=== CONSIGNES DE L'EXERCICE ===
1 - Dans le texte sur les accords franco-algériens, reformulez sous forme de liste le paragraphe qui commence par « Lors de sa niche parlementaire annuelle », en conservant ses faits principaux.
2 - Reproduisez sans aucune modification le passage du texte sur les accords franco-algériens qui va de « Quarante ans après » jusqu'à « l’isolait jusqu’à présent. ».

══ TEXTE À LIRE ══

Quarante ans après ses débuts controversés à l’Assemblée, le Rassemblement national (RN) vient de franchir une étape alarmante. Le parti a réussi à faire adopter une proposition clé : la dénonciation des accords franco-algériens de 1968. Ce succès, obtenu de justesse, marque une fracture inédite dans le paysage politique français.

Lors de sa niche parlementaire annuelle, le RN, fort de ses 123 députés, a poussé plusieurs textes radicaux concernant l’Algérie et l’immigration. Le vote sur les accords de 1968, considéré comme éminemment brûlant, a été une victoire symbolique pour le parti. Avec un score de 185 voix contre 184, la marge infime souligne la division profonde et la fragilité du consensus républicain face à l’extrême droite. C’est la première fois que le parti de Marine Le Pen parvient à faire adopter un texte, brisant ainsi le « cordon sanitaire » qui l’isolait jusqu’à présent.

Cette réussite est d’autant plus préoccupante que la gauche, habituellement opposée au RN, a maintenu son refus de voter tout texte émanant du parti, même lorsque celui-ci semblait servir des intérêts communs, comme lors de la proposition d’abrogation de la réforme des retraites de 2023. Ce dogme idéologique pourrait indirectement renforcer l’influence du RN, en offrant au parti l’opportunité de se présenter comme le seul capable de transcender les clivages.

Cependant, des nuances s’imposent. Jean-Yves Camus, spécialiste de l’extrême droite, relativise la portée de cette victoire. Le caractère non contraignant de la proposition a probablement influencé l’abstention et le vote, minimisant ainsi la mobilisation des opposants. Si l’enjeu avait été plus direct, l’issue aurait pu être différente. Néanmoins, ce succès du RN est un signe inquiétant de sa progression et de la normalisation progressive de ses idées au sein du débat public français.

═══
══ DONNÉES FOURNIES ══

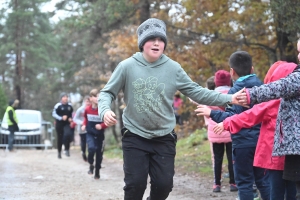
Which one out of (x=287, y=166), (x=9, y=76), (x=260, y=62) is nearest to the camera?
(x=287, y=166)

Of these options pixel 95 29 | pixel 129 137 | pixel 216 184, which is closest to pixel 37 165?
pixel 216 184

═══
══ DONNÉES FOURNIES ══

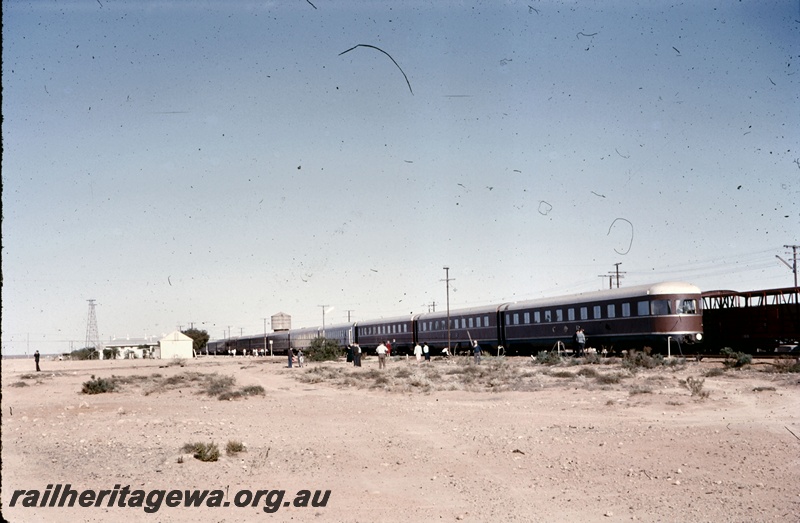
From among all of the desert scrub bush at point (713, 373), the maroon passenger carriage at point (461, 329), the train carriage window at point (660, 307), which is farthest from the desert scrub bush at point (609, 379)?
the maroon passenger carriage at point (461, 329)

═══

=== RÉSULTATS ===
1 -
- Pendant sa niche parlementaire annuelle, le RN, qui compte 123 députés, a présenté plusieurs textes radicaux sur l'Algérie et l'immigration.
- Le vote sur les accords de 1968, sujet jugé très brûlant, a donné au parti une victoire symbolique.
- Le texte a été adopté par 185 voix contre 184. Cette marge infime montre la division profonde et la fragilité du consensus républicain face à l'extrême droite.
- C'est le premier texte du parti de Marine Le Pen à être adopté, ce qui brise le « cordon sanitaire » qui l'isolait jusque-là.

2 -
Quarante ans après ses débuts controversés à l’Assemblée, le Rassemblement national (RN) vient de franchir une étape alarmante. Le parti a réussi à faire adopter une proposition clé : la dénonciation des accords franco-algériens de 1968. Ce succès, obtenu de justesse, marque une fracture inédite dans le paysage politique français.

Lors de sa niche parlementaire annuelle, le RN, fort de ses 123 députés, a poussé plusieurs textes radicaux concernant l’Algérie et l’immigration. Le vote sur les accords de 1968, considéré comme éminemment brûlant, a été une victoire symbolique pour le parti. Avec un score de 185 voix contre 184, la marge infime souligne la division profonde et la fragilité du consensus républicain face à l’extrême droite. C’est la première fois que le parti de Marine Le Pen parvient à faire adopter un texte, brisant ainsi le « cordon sanitaire » qui l’isolait jusqu’à présent.